Begin Source excerpt

Developing and recognizing my values is a great place to start.
We hope it's a helpful exercise! When someone first asked me to identify my values, I realized how interesting it felt never to have explored it before. It has been a guiding principle since.
Really really interesting and deep conversation... What makes someone a worthwhile human being... I saved this one to listen to again. ❤
glad you liked it
Thank you for your honesty
Hi Sarah and Stefanie! You make me smile so much with your good sense of humour. I love how you complement each other to talk about a topic. I really appreciate the atmosphere you create is so organic and full of respect. I just love it!!! Here in Chile people judge you for your appearance 100% when you don't follow the cultural standards of society. I also think that self-confidence plays a very important role in how people perceive and treat you. In my opinion, a confident person can be incredible attractive regardless his/her appearance. Because you can have the appearance tha society expect from you but if you are not confident when you talk to people, they won't take you seriously (I am thinking in a man talking business in a meeting for example). I hope it makes sense. I can't wait to listen to this episode on spotify 👍❤🇨🇱
Hey Andrea,
Welcome! I am so glad you are enjoying the podcast. I agree about confidence. If someone is confident in their own skin I find that a very attractive quality in a person. Maybe it starts with accepting ourselves first before we can get it from others ❤️
thank you so much for this feedback. I think a lot of our presentation is about our energy, and the way we make people feel.

End Source excerpt

◆ **Challenges**:
a: Reproduce a stretch of the podcast comments, starting at the words "We hope it's" and ending after the words "guiding principle since.".
b: List every person named in the podcast comments.
c: Write what comes next in the podcast comments, picking up after the last reply.
The data is separate material and has no link to the podcast comments.

Begin Dataset content

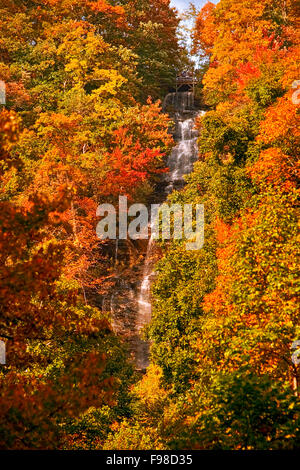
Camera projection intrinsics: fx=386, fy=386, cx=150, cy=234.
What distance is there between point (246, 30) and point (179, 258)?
26009mm

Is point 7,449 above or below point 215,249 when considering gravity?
below

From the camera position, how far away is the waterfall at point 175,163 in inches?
1066

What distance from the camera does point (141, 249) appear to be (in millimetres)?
30609

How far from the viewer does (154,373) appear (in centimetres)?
2006

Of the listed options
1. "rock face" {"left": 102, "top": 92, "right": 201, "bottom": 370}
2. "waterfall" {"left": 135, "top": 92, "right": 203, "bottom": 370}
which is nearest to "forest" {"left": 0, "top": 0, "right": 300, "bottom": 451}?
"rock face" {"left": 102, "top": 92, "right": 201, "bottom": 370}

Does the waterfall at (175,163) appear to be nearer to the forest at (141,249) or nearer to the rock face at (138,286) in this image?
the rock face at (138,286)

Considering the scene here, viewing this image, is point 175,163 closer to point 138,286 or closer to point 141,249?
point 141,249

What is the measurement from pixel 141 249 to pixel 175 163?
413 inches

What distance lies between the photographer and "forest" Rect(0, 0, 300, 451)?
7.78 metres

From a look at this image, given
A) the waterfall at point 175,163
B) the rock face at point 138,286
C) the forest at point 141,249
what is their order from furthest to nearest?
the waterfall at point 175,163 < the rock face at point 138,286 < the forest at point 141,249

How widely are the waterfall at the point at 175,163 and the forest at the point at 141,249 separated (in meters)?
0.95

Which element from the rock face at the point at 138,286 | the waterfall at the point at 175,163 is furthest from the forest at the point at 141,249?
the waterfall at the point at 175,163
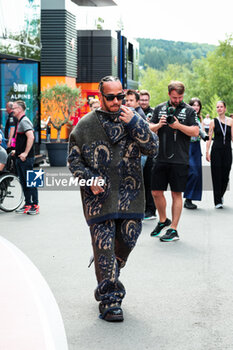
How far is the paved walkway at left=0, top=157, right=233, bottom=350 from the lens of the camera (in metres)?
4.56

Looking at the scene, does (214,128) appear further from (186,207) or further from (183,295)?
(183,295)

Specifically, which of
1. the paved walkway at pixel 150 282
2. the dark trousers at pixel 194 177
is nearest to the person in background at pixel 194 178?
the dark trousers at pixel 194 177

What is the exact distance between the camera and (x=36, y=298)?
5.43 meters

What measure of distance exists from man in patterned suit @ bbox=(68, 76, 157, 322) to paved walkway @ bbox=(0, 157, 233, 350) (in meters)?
0.31

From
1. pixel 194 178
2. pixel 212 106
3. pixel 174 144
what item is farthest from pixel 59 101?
pixel 212 106

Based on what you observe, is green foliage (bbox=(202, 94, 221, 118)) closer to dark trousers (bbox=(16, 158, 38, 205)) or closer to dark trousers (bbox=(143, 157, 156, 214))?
dark trousers (bbox=(16, 158, 38, 205))

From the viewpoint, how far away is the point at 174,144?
320 inches

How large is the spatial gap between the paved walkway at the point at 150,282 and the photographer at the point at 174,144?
0.61m

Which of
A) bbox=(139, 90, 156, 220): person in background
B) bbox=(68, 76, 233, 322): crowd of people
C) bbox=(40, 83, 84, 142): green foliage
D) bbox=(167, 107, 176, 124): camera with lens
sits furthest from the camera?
bbox=(40, 83, 84, 142): green foliage

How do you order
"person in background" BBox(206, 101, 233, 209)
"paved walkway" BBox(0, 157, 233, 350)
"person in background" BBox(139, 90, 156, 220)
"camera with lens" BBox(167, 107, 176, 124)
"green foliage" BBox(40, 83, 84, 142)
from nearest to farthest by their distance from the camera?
"paved walkway" BBox(0, 157, 233, 350), "camera with lens" BBox(167, 107, 176, 124), "person in background" BBox(139, 90, 156, 220), "person in background" BBox(206, 101, 233, 209), "green foliage" BBox(40, 83, 84, 142)

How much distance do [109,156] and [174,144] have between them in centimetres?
314

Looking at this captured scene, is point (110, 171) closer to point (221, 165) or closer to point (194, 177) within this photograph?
point (194, 177)

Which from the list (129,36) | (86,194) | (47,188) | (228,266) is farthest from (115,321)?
(129,36)

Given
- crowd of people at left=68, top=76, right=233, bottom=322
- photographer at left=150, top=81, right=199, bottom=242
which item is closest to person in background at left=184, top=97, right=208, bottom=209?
photographer at left=150, top=81, right=199, bottom=242
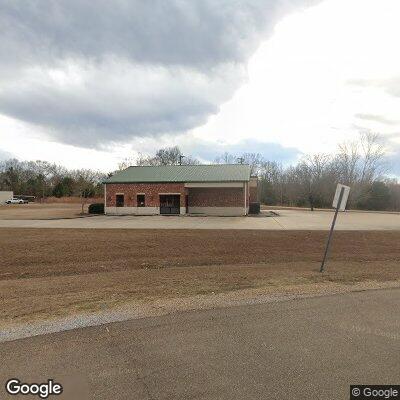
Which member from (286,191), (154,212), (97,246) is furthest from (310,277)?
(286,191)

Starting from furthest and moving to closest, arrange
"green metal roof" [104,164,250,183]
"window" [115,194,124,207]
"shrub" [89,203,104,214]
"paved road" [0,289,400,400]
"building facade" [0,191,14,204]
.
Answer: "building facade" [0,191,14,204] < "shrub" [89,203,104,214] < "window" [115,194,124,207] < "green metal roof" [104,164,250,183] < "paved road" [0,289,400,400]

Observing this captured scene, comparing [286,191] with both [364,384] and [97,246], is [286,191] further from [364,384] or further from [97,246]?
[364,384]

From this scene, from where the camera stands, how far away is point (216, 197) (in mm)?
39812

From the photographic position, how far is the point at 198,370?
144 inches

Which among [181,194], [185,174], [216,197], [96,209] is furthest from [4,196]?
[216,197]

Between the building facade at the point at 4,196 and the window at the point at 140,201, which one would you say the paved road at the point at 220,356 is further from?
the building facade at the point at 4,196

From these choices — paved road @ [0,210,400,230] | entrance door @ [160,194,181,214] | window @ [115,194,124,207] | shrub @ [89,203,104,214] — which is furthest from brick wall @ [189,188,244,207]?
shrub @ [89,203,104,214]

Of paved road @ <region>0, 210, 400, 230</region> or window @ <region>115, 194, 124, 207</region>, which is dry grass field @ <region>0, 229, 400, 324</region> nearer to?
paved road @ <region>0, 210, 400, 230</region>

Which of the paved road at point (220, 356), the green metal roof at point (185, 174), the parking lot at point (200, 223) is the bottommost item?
the parking lot at point (200, 223)

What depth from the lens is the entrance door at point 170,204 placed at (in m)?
39.6

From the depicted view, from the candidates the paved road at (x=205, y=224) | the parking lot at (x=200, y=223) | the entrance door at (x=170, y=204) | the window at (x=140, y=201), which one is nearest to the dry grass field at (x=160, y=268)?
the paved road at (x=205, y=224)

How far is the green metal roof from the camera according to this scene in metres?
40.1

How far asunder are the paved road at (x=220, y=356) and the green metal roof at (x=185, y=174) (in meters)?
33.9

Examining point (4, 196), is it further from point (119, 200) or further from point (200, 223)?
point (200, 223)
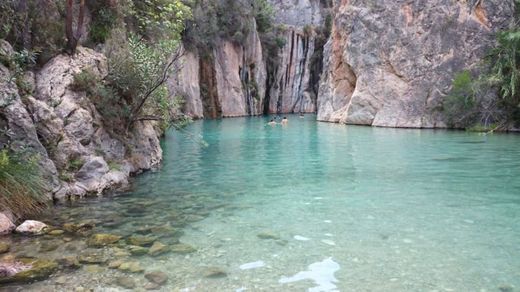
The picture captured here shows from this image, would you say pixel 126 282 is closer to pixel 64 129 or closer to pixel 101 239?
pixel 101 239

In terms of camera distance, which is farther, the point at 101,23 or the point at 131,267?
the point at 101,23

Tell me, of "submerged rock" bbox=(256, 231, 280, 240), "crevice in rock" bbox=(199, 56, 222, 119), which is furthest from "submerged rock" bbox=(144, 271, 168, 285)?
"crevice in rock" bbox=(199, 56, 222, 119)

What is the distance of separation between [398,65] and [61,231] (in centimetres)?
2708

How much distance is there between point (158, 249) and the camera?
20.3ft

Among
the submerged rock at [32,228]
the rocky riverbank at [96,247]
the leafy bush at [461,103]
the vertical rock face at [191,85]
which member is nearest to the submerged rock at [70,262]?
the rocky riverbank at [96,247]

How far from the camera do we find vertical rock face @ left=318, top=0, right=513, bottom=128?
27.7 meters

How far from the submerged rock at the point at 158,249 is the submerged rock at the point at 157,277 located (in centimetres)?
68

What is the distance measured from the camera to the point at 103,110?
1127cm

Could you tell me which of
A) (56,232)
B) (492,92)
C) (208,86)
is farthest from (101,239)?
(208,86)

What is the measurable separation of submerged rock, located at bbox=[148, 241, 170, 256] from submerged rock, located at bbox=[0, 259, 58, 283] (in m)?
1.13

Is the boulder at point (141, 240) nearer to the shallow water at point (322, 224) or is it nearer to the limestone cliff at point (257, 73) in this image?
the shallow water at point (322, 224)

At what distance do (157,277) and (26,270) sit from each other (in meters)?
1.45

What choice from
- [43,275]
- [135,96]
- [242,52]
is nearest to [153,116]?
[135,96]

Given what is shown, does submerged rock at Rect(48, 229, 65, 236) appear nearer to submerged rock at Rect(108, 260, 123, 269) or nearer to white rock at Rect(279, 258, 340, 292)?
submerged rock at Rect(108, 260, 123, 269)
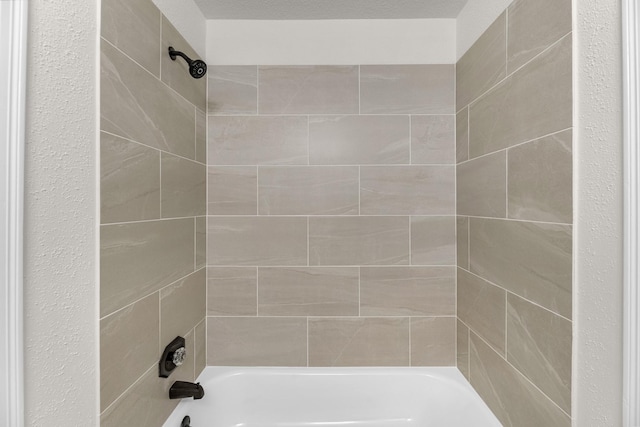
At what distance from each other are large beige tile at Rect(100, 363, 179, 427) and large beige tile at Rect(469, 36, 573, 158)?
4.85ft

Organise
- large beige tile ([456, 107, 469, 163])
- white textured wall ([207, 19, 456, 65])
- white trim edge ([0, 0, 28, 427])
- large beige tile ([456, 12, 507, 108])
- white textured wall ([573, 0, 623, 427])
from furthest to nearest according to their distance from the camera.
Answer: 1. white textured wall ([207, 19, 456, 65])
2. large beige tile ([456, 107, 469, 163])
3. large beige tile ([456, 12, 507, 108])
4. white textured wall ([573, 0, 623, 427])
5. white trim edge ([0, 0, 28, 427])

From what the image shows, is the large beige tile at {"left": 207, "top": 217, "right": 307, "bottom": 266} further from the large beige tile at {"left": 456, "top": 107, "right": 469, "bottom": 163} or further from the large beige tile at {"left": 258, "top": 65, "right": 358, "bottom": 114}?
the large beige tile at {"left": 456, "top": 107, "right": 469, "bottom": 163}

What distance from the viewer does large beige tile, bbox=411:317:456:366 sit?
171 centimetres

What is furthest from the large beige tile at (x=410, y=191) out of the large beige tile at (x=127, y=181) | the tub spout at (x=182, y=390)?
the tub spout at (x=182, y=390)

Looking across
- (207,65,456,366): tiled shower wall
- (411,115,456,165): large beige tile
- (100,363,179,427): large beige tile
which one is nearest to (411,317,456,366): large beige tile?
(207,65,456,366): tiled shower wall

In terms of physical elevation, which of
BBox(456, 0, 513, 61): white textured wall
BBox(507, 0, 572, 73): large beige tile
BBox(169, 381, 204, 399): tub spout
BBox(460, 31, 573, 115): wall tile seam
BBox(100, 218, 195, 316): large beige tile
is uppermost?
BBox(456, 0, 513, 61): white textured wall

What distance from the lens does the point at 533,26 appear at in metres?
1.05

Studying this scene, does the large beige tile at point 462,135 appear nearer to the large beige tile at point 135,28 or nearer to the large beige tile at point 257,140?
the large beige tile at point 257,140

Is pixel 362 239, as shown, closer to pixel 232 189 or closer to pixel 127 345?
pixel 232 189

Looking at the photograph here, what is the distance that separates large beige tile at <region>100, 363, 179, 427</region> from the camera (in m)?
0.97

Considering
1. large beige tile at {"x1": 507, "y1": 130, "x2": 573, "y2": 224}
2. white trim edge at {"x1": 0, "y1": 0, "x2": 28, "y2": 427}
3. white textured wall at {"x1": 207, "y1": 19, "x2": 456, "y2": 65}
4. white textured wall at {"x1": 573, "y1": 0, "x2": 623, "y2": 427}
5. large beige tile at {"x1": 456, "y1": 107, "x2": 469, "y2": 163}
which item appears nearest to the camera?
white trim edge at {"x1": 0, "y1": 0, "x2": 28, "y2": 427}

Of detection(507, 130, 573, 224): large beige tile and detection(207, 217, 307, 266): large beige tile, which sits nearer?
detection(507, 130, 573, 224): large beige tile

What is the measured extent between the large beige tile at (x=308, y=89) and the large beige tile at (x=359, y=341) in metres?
1.08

End Dataset content

◆ **Results**:
a:
We hope it's a helpful exercise! When someone first asked me to identify my values, I realized how interesting it felt never to have explored it before. It has been a guiding principle since.

b: Sarah, Stefanie, Andrea

c:
love ur podcasts so much!!!
this is one of my favorite episodes although i really love every single one of them. this resonates with me so much. letting go is something that i struggle with so much. ur podcasts help me so much in terms of reevaluating my values and what truly matters.
So much of this resonated with me, it's a challenging subject to navigate but I feel more clarity around some feeling I have struggled with. I did make it to the end with you and your laughter is a bonus 😂💖
ahh Anne this comment makes me happy. Thank you for listening (especially to the end) and for letting us know that this resonates and offers clarity.
I was listening to this mostly while playing a game on another device and when I finally looked at the screen I thought that plant up behind Sarah was a big scary looking bug on my screen!
🤣🤣
I grew up poor in an area of wealthy people. All the wealthy looked beautiful and appeared happy. I know that pretty doesn't always mean happy. But I believed it did and it was my goal. My goal was to be respected, admired, desired, intelligent, wealthy and even resented for those appearances. I wanted to be the trophy girlfriend then wife. It's so deep inside me that I don't even consciously have to think it to know that drive is there. Put on top of that all my childhood traumas and we have a very deep hole to climb out of. I don't even know if I want to let go of that idea entirely to be honest. But I am pursuing food peace. I am trying to be honest about how I'm feeling because I feel shame still wanting those things. And now, as I type, I have tears coming up. I am feeling the need to hug and hold the very sad child within and let her have a good cry.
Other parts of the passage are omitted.